┌─ DOCUMENT EXCERPT
**Microlensing**

In Einstein's theory of General Relativity
gravity is understood as a manifestation of the curvature of
spacetime. One consequence of this is that light rays should bend
near *any* mass. In particular, Einstein predicted that the
light from a star should bend as it goes past a massive object
like the sun. That prediction was first tested by Sir Arthur
Eddington in 1919 during an total eclipse of the sun. A star that
would otherwise not be visible, because it was behind the sun,
was observed close to the sun's outer edge (its limb) confirming
the bending of light by gravity.

In 1937 Zwicky (Phys. Rev. 51, 1937, 290) noted that the bending of light by massive objects should lead to gravitational lensing: the focusing of light from a distant object by a mass that lies in the line-of-sight between the distant object and the observer. At the time the prediction was nothing more than an interesting curiosity because the technical means to test it simply did not exist, and would not exist for another sixty years! Today, gravitational lensing not only affords a beautiful test of Einstein's theory, but also provides a tool for investigating the halo of dark matter thought to surround the Milky Way.

The basic idea, as pointed out by the
astrophysicist Bohdan
Paczynski (Princeton) in 1986, is that if
the galactic halo contains dark objects---called **massive
compact halo objects (machos)**, with masses between that of
Jupiter (about 1/1000 of a solar mass) and very dim stars (e.g.,
brown dwarfs) with masses too small (less than 1/10 of a solar
mass) to trigger thermonuclear ignition, then once in a while
these massive halo objects should cross the line-of-sight between
the earth and a more distant luminous star. If the halo object
gets close enough to the line-of-sight we should see a noticeable
lensing effect, characterized by a temporary brightening of the
light from the distant star. This effect, which I describe in
detail below, is called **microlensing**.
└─
┌─ SUPPLIED RECORDS
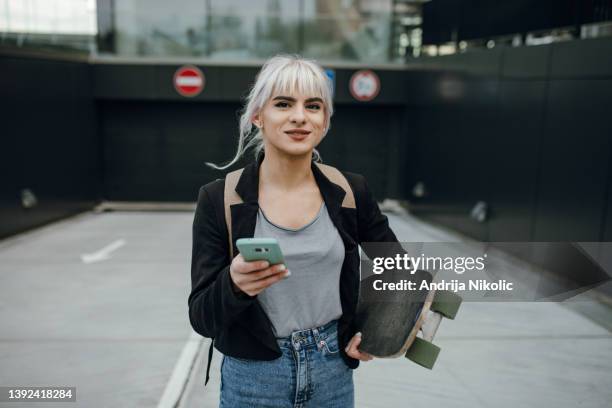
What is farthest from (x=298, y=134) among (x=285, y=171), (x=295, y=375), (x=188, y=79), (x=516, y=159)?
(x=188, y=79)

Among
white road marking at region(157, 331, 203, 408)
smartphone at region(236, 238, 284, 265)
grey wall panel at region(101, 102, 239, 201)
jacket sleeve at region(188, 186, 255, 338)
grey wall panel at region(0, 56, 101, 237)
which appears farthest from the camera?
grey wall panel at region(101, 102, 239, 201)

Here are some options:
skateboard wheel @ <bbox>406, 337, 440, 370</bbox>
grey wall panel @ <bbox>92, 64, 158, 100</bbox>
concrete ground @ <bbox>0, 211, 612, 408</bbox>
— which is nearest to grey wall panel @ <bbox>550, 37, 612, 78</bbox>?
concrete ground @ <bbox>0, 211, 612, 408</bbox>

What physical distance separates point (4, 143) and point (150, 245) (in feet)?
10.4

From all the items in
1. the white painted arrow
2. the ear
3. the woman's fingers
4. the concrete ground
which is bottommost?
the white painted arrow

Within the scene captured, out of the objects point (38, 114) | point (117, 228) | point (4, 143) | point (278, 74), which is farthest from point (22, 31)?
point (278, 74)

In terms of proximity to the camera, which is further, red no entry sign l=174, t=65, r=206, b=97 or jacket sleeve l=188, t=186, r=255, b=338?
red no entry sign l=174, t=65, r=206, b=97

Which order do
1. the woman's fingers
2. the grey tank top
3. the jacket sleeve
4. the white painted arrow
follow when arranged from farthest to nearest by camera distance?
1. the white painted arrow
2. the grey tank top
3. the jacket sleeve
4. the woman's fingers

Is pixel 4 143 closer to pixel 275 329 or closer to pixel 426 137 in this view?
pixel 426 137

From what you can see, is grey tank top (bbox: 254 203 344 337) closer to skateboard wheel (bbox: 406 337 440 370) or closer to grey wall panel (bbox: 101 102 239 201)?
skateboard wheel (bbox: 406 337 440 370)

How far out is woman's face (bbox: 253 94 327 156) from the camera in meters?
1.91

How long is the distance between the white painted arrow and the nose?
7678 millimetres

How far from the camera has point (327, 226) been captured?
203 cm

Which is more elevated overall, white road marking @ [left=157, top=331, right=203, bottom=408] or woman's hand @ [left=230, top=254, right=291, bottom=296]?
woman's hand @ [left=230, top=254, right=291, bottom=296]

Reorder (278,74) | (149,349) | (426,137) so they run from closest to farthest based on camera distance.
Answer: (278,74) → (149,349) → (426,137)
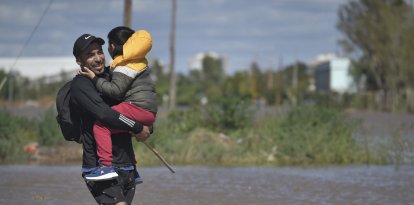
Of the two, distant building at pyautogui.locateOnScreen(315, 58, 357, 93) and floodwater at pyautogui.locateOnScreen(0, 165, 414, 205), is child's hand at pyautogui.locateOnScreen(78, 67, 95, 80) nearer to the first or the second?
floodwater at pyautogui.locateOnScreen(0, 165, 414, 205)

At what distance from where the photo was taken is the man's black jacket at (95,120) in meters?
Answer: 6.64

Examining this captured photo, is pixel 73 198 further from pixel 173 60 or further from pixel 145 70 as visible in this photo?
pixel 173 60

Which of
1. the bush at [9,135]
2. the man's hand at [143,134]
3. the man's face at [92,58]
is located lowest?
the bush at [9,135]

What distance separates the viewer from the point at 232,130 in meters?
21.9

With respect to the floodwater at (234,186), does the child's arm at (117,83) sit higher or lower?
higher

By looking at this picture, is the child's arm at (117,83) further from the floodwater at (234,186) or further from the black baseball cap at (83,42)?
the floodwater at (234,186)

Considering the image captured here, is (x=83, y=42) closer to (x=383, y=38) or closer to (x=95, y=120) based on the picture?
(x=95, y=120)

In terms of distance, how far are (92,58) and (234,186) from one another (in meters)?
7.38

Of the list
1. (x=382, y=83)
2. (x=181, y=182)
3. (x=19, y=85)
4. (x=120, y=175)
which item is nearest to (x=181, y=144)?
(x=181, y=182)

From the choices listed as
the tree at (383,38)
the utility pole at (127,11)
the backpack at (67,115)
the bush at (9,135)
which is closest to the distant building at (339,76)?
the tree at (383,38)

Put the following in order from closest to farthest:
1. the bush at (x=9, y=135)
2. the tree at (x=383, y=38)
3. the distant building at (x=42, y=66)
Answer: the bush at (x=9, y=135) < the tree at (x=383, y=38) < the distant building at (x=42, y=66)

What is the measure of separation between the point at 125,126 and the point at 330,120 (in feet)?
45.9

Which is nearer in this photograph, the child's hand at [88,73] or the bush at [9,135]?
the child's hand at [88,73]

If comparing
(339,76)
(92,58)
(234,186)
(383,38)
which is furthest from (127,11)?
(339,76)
└─
┌─ SUPPLIED RECORDS
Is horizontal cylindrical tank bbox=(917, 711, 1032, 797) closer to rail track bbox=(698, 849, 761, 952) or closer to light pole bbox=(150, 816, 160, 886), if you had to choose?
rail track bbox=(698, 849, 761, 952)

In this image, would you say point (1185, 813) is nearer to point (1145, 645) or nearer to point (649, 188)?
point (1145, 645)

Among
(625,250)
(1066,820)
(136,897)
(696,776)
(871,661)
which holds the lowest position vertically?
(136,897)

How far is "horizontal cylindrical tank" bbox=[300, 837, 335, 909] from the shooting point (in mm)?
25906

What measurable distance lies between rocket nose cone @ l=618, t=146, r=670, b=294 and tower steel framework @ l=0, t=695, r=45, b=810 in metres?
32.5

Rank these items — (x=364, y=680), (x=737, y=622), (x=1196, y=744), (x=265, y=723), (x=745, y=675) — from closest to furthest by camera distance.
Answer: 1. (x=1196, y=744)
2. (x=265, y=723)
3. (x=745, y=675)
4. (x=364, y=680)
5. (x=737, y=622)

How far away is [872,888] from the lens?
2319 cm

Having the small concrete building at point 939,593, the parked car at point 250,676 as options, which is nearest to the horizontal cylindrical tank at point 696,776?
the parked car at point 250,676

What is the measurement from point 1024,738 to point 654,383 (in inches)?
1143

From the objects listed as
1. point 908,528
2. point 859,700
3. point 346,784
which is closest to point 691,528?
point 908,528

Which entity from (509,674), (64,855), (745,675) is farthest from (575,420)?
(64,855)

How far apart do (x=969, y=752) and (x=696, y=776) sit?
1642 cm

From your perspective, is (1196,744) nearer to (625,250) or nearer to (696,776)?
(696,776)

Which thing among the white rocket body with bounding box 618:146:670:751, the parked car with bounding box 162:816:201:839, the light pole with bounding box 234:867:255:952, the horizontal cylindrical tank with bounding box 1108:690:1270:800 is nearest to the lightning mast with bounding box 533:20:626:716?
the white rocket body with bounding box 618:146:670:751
└─
> _STATED EXERCISE 1_
Reproduce the passage of the microlensing text from "In Einstein's theory" to "light by gravity.".
> _STATED EXERCISE 2_
Name every person mentioned in the microlensing text.
> _STATED EXERCISE 3_
According to the microlensing text, during what event did Eddington first test Einstein's prediction that light bends near the sun?

> _REPLY 1_
In Einstein's theory of General Relativity
gravity is understood as a manifestation of the curvature of
spacetime. One consequence of this is that light rays should bend
near *any* mass. In particular, Einstein predicted that the
light from a star should bend as it goes past a massive object
like the sun. That prediction was first tested by Sir Arthur
Eddington in 1919 during an total eclipse of the sun. A star that
would otherwise not be visible, because it was behind the sun,
was observed close to the sun's outer edge (its limb) confirming
the bending of light by gravity.

> _REPLY 2_
Einstein, Sir Arthur Eddington, Zwicky, Bohdan Paczynski

> _REPLY 3_
A total eclipse of the sun in 1919.